As a general rule, the crabs depend less on the sea than most other shellfish. One of the true land crabs is the robber crab, alias the coconut crab. This crusty character spends his entire adult life high and fairly dry on the beach, scampering up and down coconut palm trees.

There is a reason why this species and other land crabs can survive out of water. True, they have gills as other crabs do. But their gills are rather small    and they have help. The gills of the robber crab are tucked inside pockets of spongy flesh. This special flesh is riddled with tiny blood vessels that are able to extract oxygen from moist air.

The fleshy pockets act somewhat like lungs, which is why a land crab does not depend on high and low tidal waters. In fact, it has been  proven that certain land crabs die when forcibly kept under water for several days.
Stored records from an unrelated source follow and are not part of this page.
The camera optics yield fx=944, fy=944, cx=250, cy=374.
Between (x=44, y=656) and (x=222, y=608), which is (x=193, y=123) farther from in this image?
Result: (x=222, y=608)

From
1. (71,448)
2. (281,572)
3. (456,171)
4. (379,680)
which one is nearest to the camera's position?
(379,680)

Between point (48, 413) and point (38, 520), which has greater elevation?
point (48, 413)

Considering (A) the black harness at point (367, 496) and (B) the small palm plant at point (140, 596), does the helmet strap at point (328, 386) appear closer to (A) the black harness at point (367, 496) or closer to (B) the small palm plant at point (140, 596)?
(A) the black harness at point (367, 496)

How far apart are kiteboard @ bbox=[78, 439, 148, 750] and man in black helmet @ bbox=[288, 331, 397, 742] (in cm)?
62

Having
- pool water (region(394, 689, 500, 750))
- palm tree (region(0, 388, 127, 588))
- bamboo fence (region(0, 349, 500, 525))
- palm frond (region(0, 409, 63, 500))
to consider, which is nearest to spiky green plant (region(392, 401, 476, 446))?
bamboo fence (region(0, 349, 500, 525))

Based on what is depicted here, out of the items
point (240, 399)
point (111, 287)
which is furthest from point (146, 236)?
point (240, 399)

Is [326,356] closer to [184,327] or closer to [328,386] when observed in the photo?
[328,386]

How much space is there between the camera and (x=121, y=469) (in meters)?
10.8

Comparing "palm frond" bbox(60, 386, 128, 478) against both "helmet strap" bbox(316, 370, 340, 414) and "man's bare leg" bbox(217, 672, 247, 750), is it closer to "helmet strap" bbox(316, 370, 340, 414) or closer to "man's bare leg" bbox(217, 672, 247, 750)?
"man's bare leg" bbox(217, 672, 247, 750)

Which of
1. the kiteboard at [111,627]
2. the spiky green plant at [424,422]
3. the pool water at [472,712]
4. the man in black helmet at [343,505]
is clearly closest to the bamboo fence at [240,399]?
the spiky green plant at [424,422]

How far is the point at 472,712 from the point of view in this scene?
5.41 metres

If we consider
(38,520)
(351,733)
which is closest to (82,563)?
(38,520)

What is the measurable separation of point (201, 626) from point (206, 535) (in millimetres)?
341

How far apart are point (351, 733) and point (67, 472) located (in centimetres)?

Apparently their pockets of spongy, lung like tissue are more important than their ancestral gills.

The crusty robber crab lives on beaches around the Indian Ocean and on many Pacific islands. He is one and a half feet wide and weighs six or seven pounds. Some observers say that he climbs palm trees because he likes coconuts. Others suspect that he dines mostly on carrion and berries and may climb aloft because there is dewy moisture among the foliage.

The male robber crab may not return to the sea at all during his adult life. But once a year, the female returns to lay her eggs in the water. The young crablets remain in the sea through their complex larval stages. As mini crabs they spend some time on the shore. Often one of these youngsters makes his home in a deserted snail shell. Later, he leaves the tidal beach for life on the land.